Vielmehr deuten die Diskrepanzen auf eine wachsende und gefährliche Arbeitsverdichtung hin, die inzwischen auch massiv in den Morbiditätsdaten der Beschäftigten vor allem in der Alterspflege niedergeschlagen haben.

Eine Sonderstellung innerhalb der Gesundheitswirtschaft nimmt die industrielle Gesundheitswirtschaft ein:

  • Mit einer jährlichen Wachstumsrate ihrer Wertschöpfung von 3,8 Prozent auf zuletzt 84,2 Milliarden Euro ist ihre Dynamik leicht unterdurchschnittlich.
  • Die Zahl der Erwerbstätigen nimmt mit jährlich 1,6 Prozent ebenfalls weniger stark zu als in der gesamten Gesundheitswirtschaft. Mit 1,007 Millionen Erwerbstätigen in 2018 war die Beschäftigung sogar leicht rückläufig.

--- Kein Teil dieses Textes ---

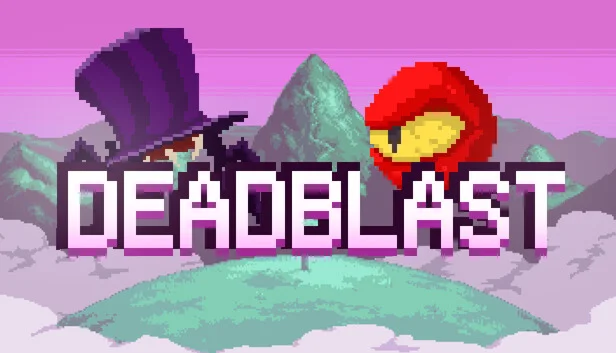  Deadblast | Steam РУ+UA+KZ+СНГ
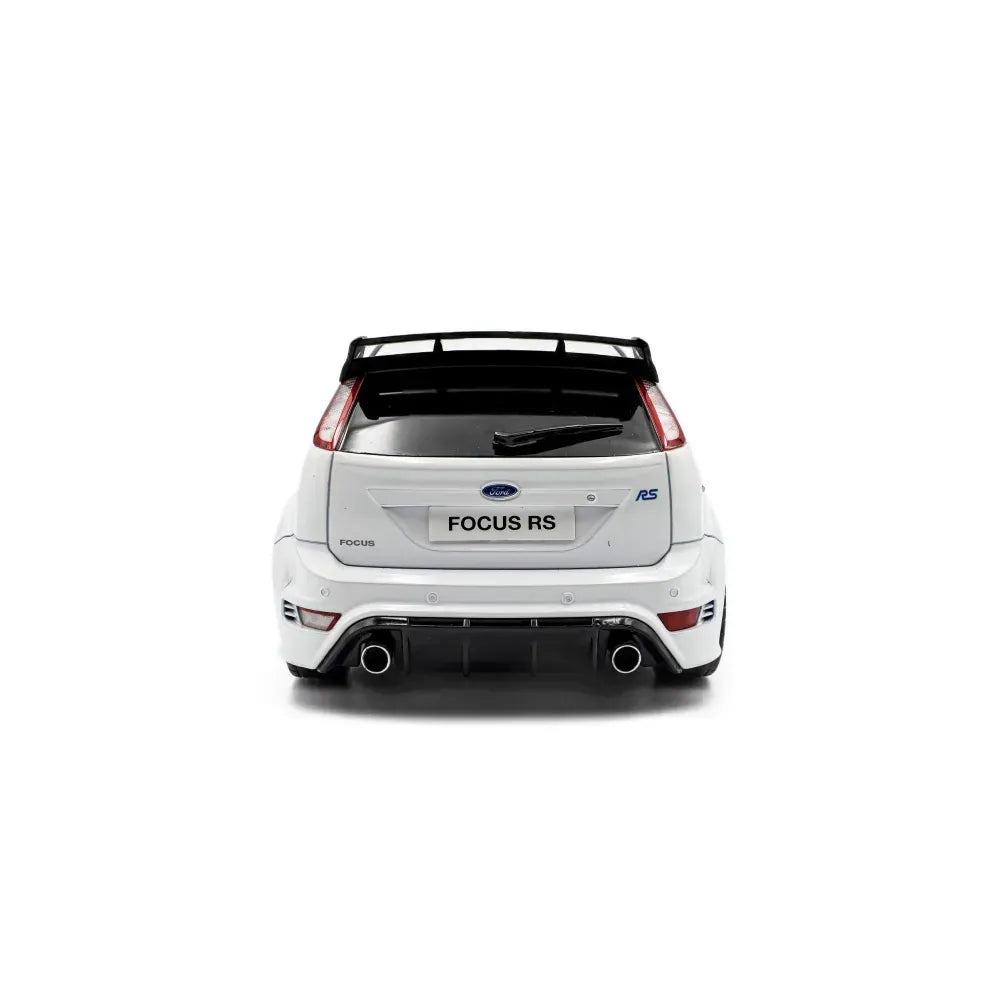 Ford Focus RS MK.2 alb - 1/18 Solido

  • Die industrielle Gesundheitswirtschaft ist charakterisiert von starker internationaler Arbeitsteilung: Der Exportwert liegt bei fast 121 Milliarden Euro, der Importwert bei 82 Milliarden Euro. Importe und Exporte nehmen stärker zu als die Wertschöpfung – das heißt: Das Ausmaß an internationaler Kooperation wächst. In einer Branche wie der Pharma-Industrie überquert ein Arzneimittel bis zu seiner endgültigen Fertigstellung rund fünfmal die Staatsgrenzen.
  • Ihren Schwerpunkt hat die industrielle Gesundheitswirtschaft im Südwesten Deutschlands: Hessen, Rheinland-Pfalz und Baden-Württemberg sind die bedeutendsten Heimatländer der Gesundheitsindustrie.
  • Auf die Wertschöpfung der industriellen Gesundheitswirtschaft muss der Wert ihrer Forschungsleistungen addiert werden, zuletzt sechs Milliarden Euro, die von 47.500 Mitarbeitern erwirtschaftet werden. Die Dynamik in der industriellen Forschung ist deutlich größer als etwa an den staatlich finanzierten Hochschulen.
  • Forschungs- und Entwicklungsinvestitionen geben Hoffnung: auf Innovationen, die Krankheiten heilen und Pflegebedürftigkeit verhindern oder verzögern. Das würde überlasteten Ärzten und Pflegekräften helfen, ihre Aufgaben besser zu erfüllen.